Return every line of the data below unchanged and leave the pictures out of your answer.

→ **INPUT MATERIAL**:
========

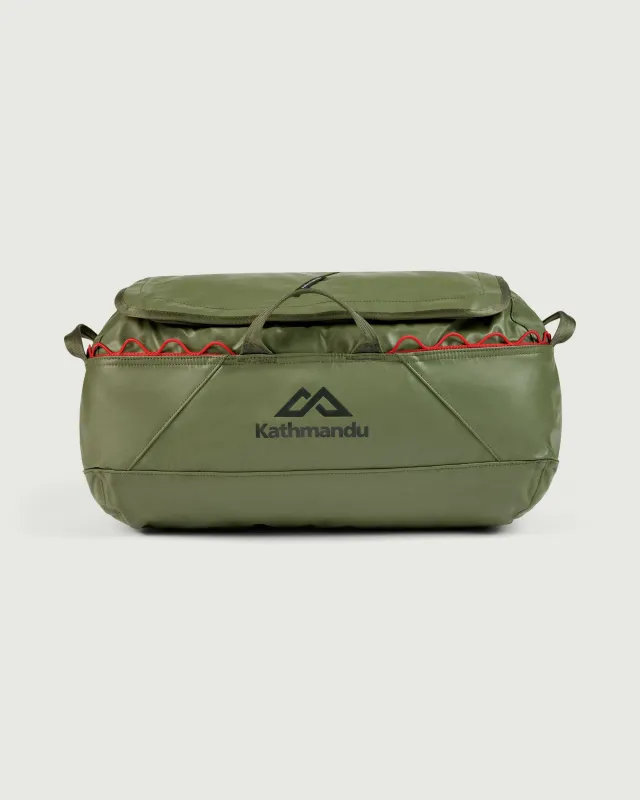 Indus Duffel - 35L - Beech sold by Kathmandu Outdoor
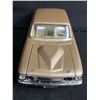 Image 2 : Maisto 1:24 Scale 1964 Ford Fairlaine Die Cast Car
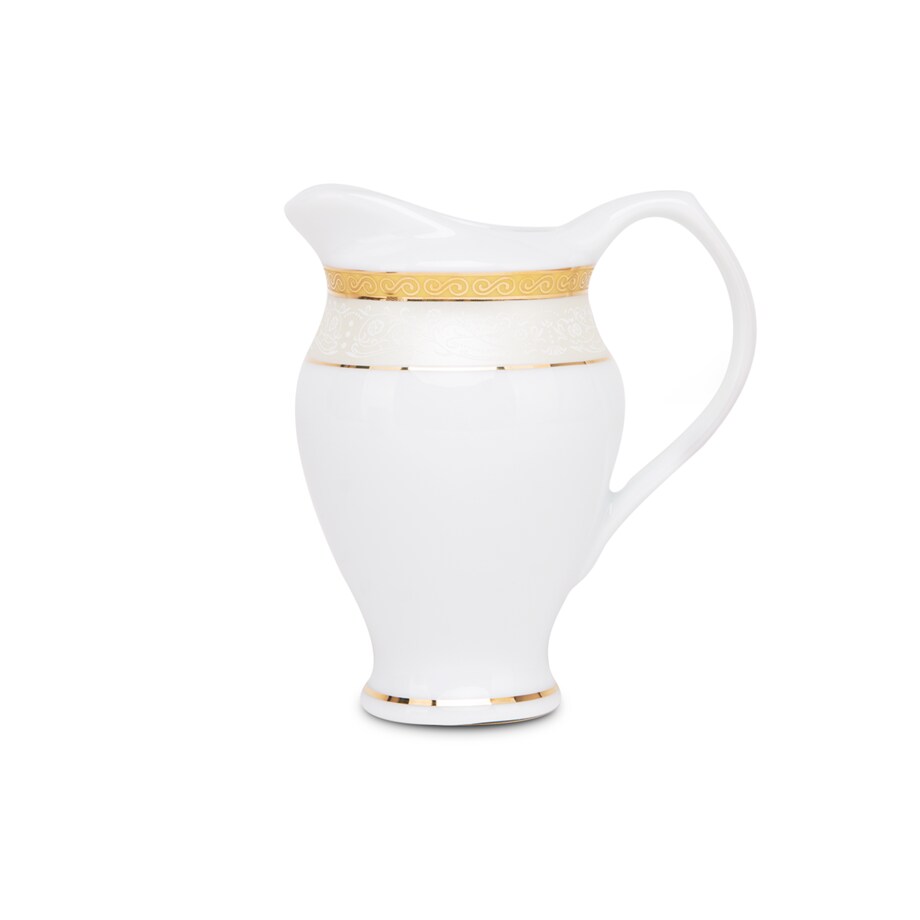 Serwis herbaciany 6os. (15el.) AGAWA GOLD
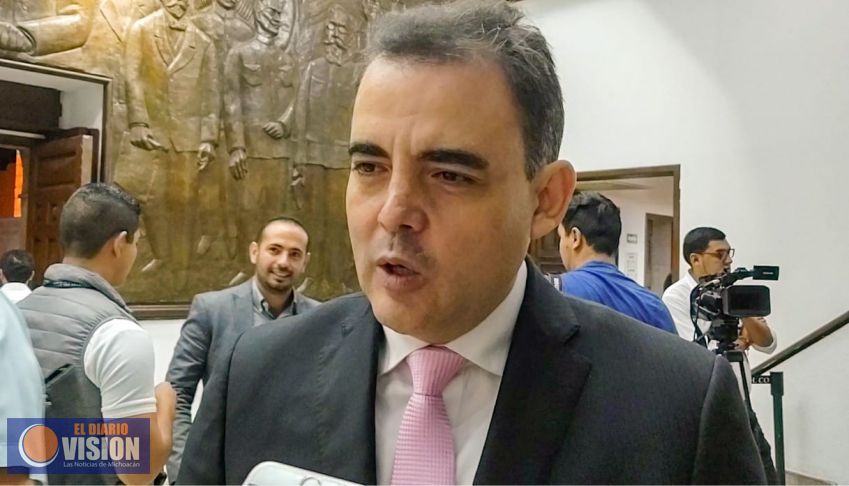 Presentará Balta Gaona exhortó para que el Gobierno del Estado implementen campaña alimentaria 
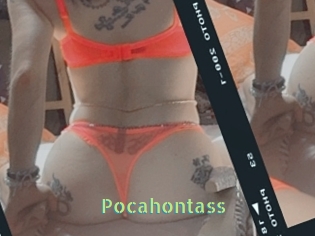 Pocahontass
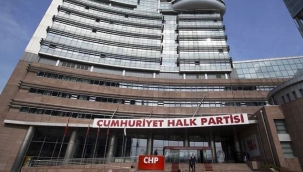 CHP, YSK'ya başvurdu: Dört ilçede seçimler durduruldu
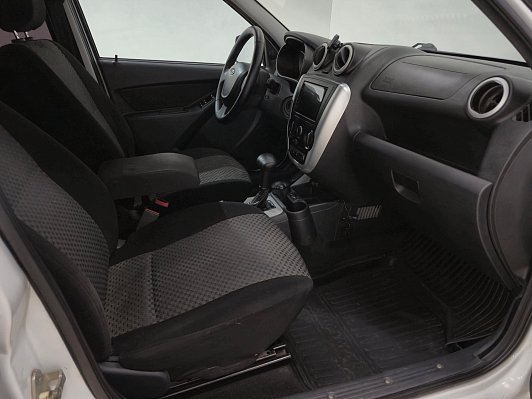 Lada (ВАЗ) Granta Comfort Glonass 21902-51-23S, 2013 года, пробег 234064 км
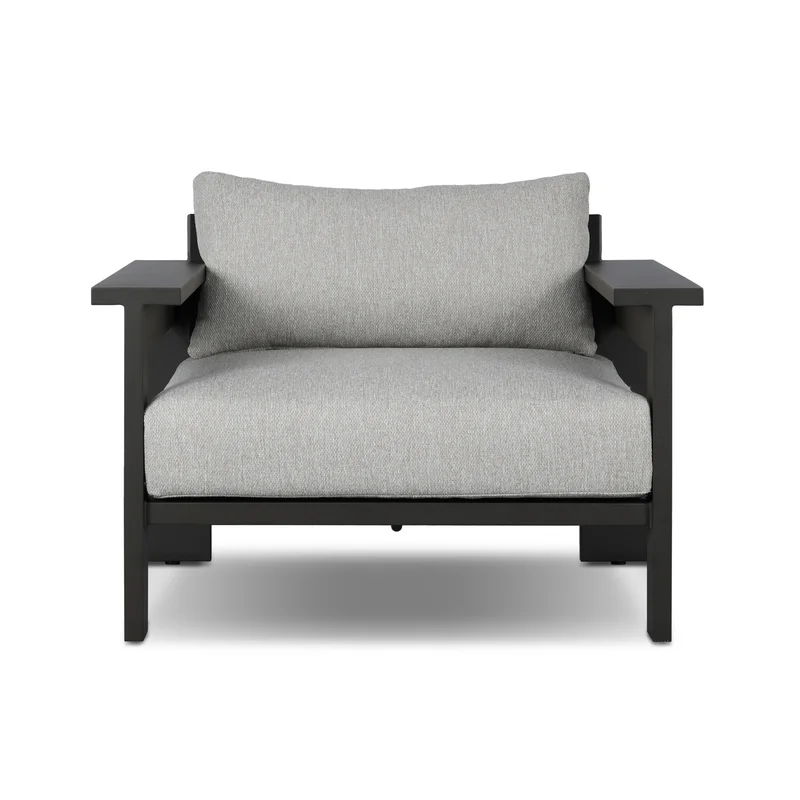Hyder Outdoor Lounge Chair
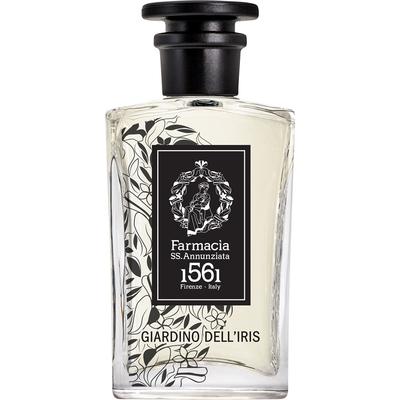 Farmacia SS.Annunziata - New Collection Giardino dell'Iris Parfum Spray Eau de Parfum 100 ml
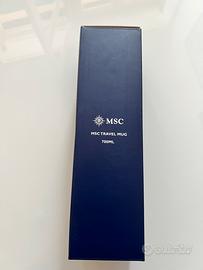MSC Travel mug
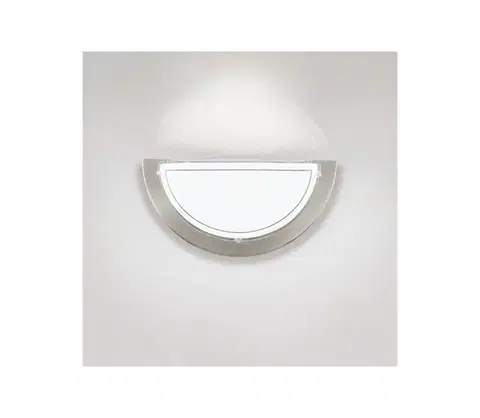 Svietidlá EGLO 83163 - nástenné svietidlo PLANET1 1xE27/60W 83163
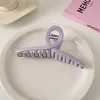 Lovely Colors Cloud Wave Shape Hair Claw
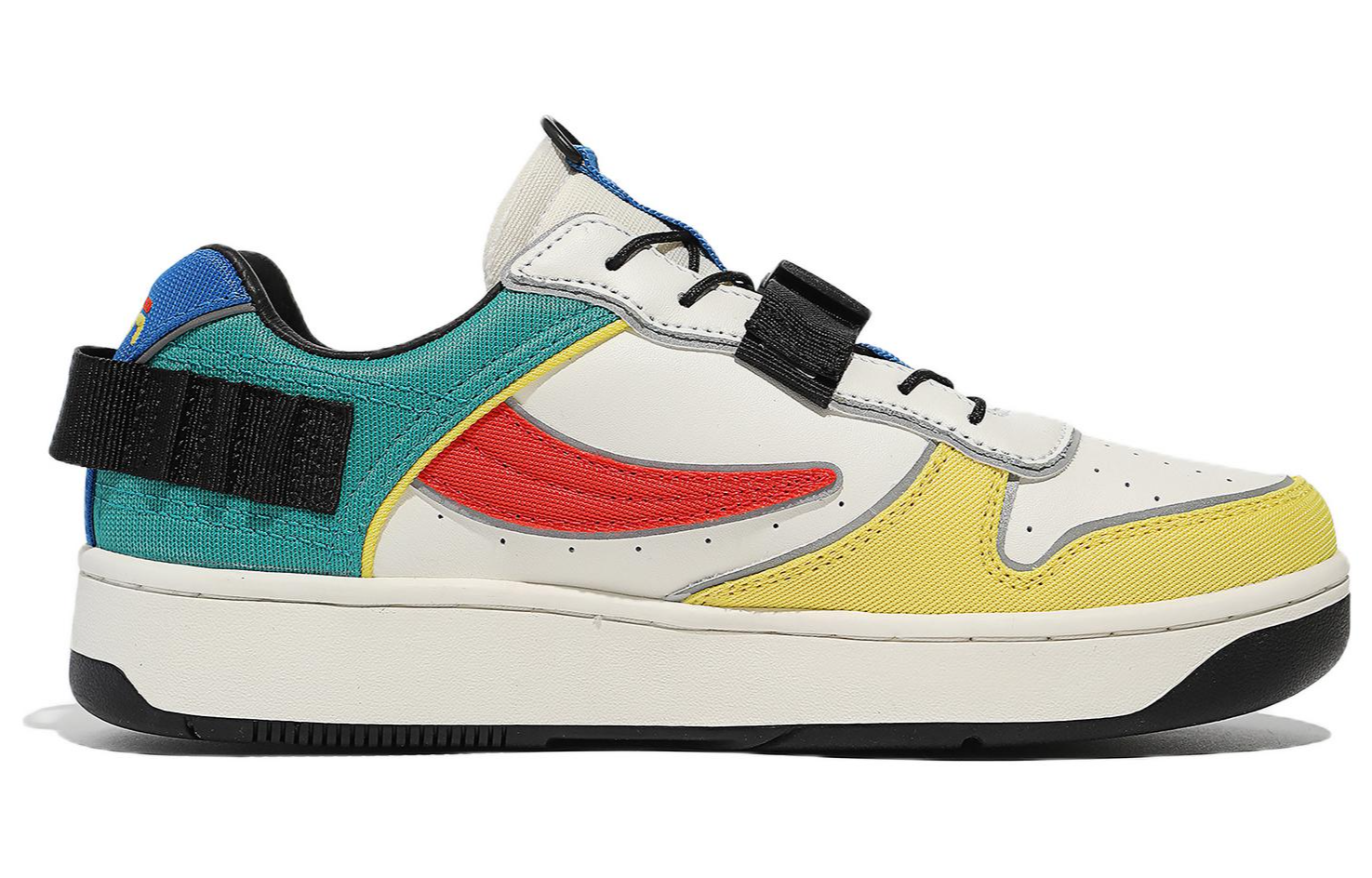 FILA FX-100 1992 Rock Nage 圖 2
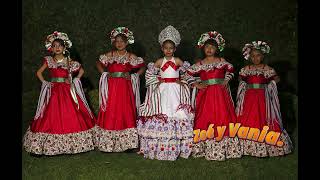 Club Raices Caporales Mariel Reina 2024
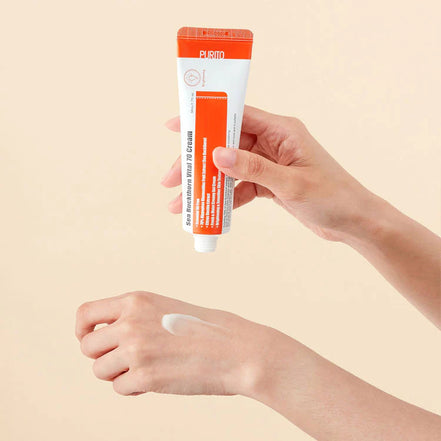 Purito Sea Buckthorn Vital 70 Cream 50ml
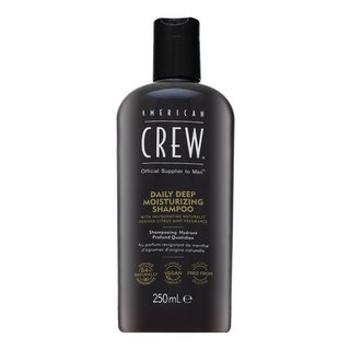 American Crew Daily Deep Moisturizing Shampoo vyživujúci šampón pre hydratáciu vlasov 250 ml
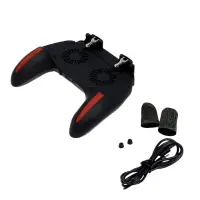 Геймпад для телефона с кулером и аккумулятором 5000 mAh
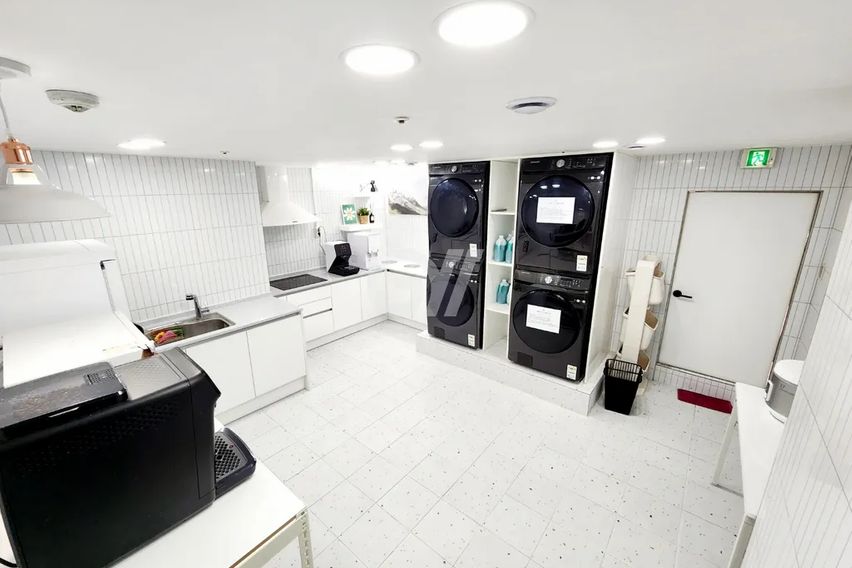 Cozy Room A 5번째 이미지
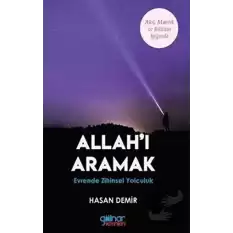 Allah’ı Aramak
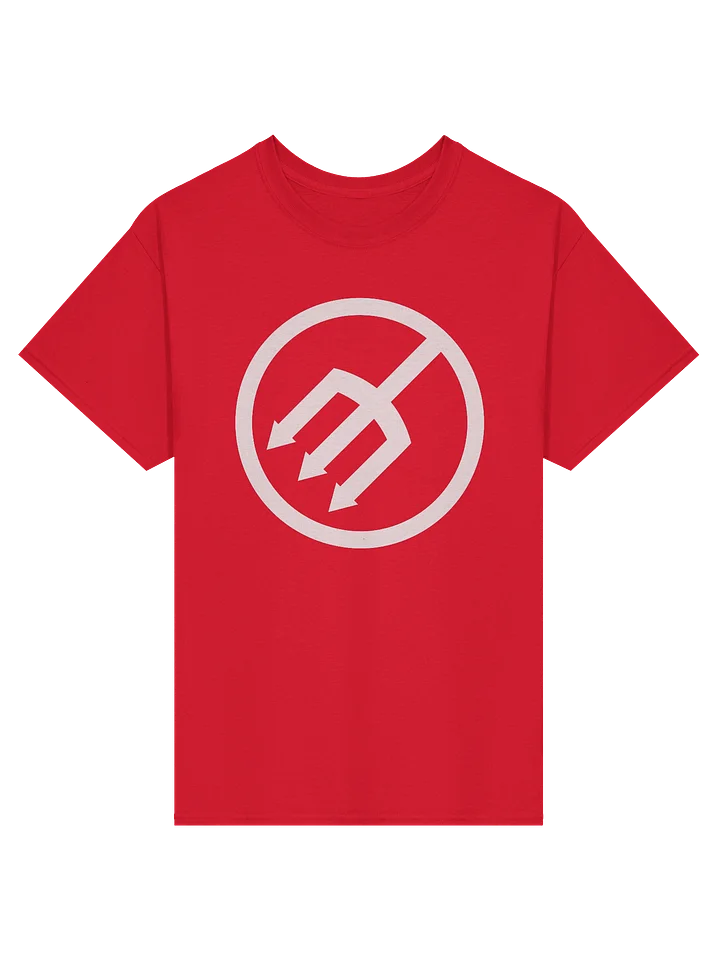 Anti-Fascist Pitchfork - Shirt product image (13)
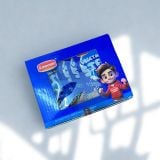  Bít Tết Chay Leecen Hương Thịt Nướng 420gr (30 Gói/Hộp) 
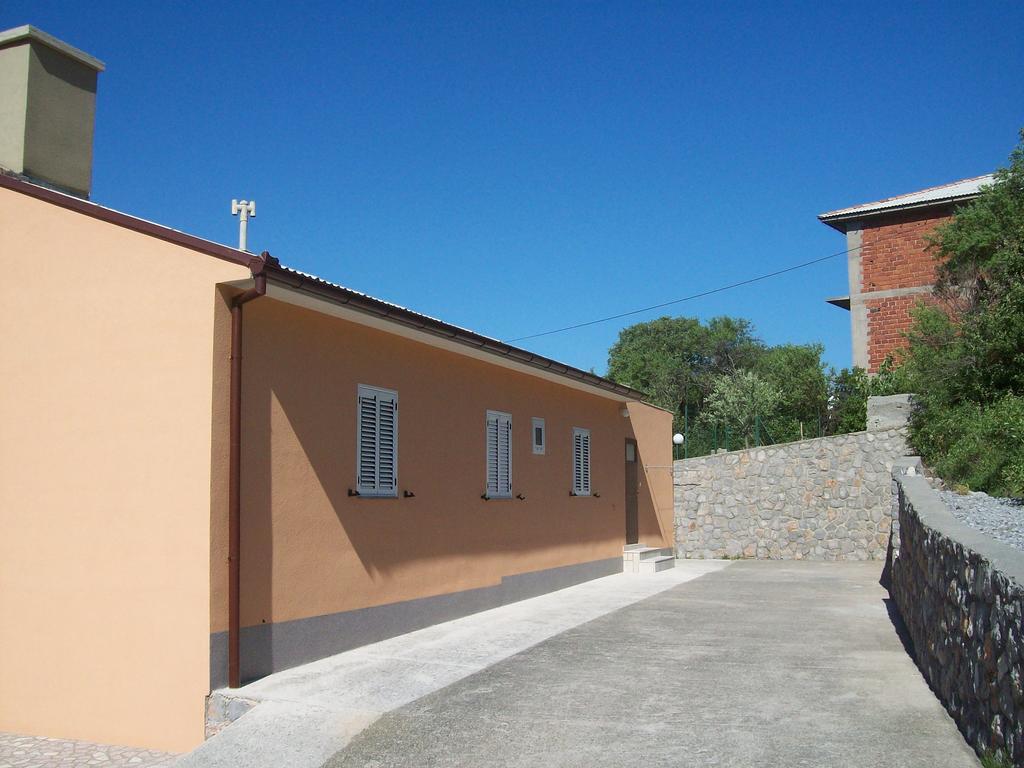 Rooms Mudrac Zengg Szoba fotó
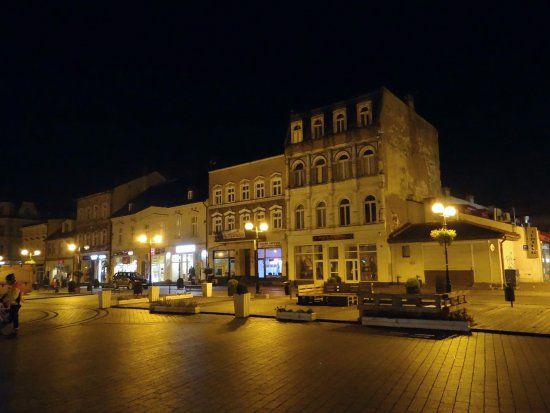 Market Square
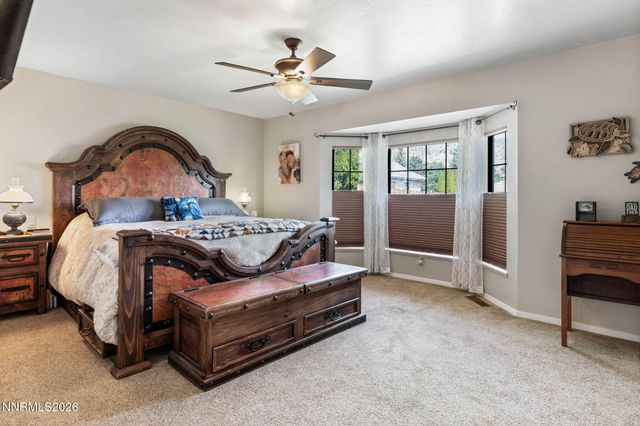 3834 Westwood Drive, Carson City, NV 89703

========

→ **SOLUTION BELOW**:
 Indus Duffel - 35L - Beech sold by Kathmandu Outdoor
 Image 2 : Maisto 1:24 Scale 1964 Ford Fairlaine Die Cast Car
 Serwis herbaciany 6os. (15el.) AGAWA GOLD
 Presentará Balta Gaona exhortó para que el Gobierno del Estado implementen campaña alimentaria 
 Pocahontass
 CHP, YSK'ya başvurdu: Dört ilçede seçimler durduruldu
 Lada (ВАЗ) Granta Comfort Glonass 21902-51-23S, 2013 года, пробег 234064 км
Hyder Outdoor Lounge Chair
 Farmacia SS.Annunziata - New Collection Giardino dell'Iris Parfum Spray Eau de Parfum 100 ml
MSC Travel mug
 Svietidlá EGLO 83163 - nástenné svietidlo PLANET1 1xE27/60W 83163
 Lovely Colors Cloud Wave Shape Hair Claw
 FILA FX-100 1992 Rock Nage 圖 2
 Club Raices Caporales Mariel Reina 2024
 Purito Sea Buckthorn Vital 70 Cream 50ml
 American Crew Daily Deep Moisturizing Shampoo vyživujúci šampón pre hydratáciu vlasov 250 ml
 Геймпад для телефона с кулером и аккумулятором 5000 mAh
 Cozy Room A 5번째 이미지
 Allah’ı Aramak
 Anti-Fascist Pitchfork - Shirt product image (13)
  Bít Tết Chay Leecen Hương Thịt Nướng 420gr (30 Gói/Hộp) 
 Rooms Mudrac Zengg Szoba fotó
 Market Square
 3834 Westwood Drive, Carson City, NV 89703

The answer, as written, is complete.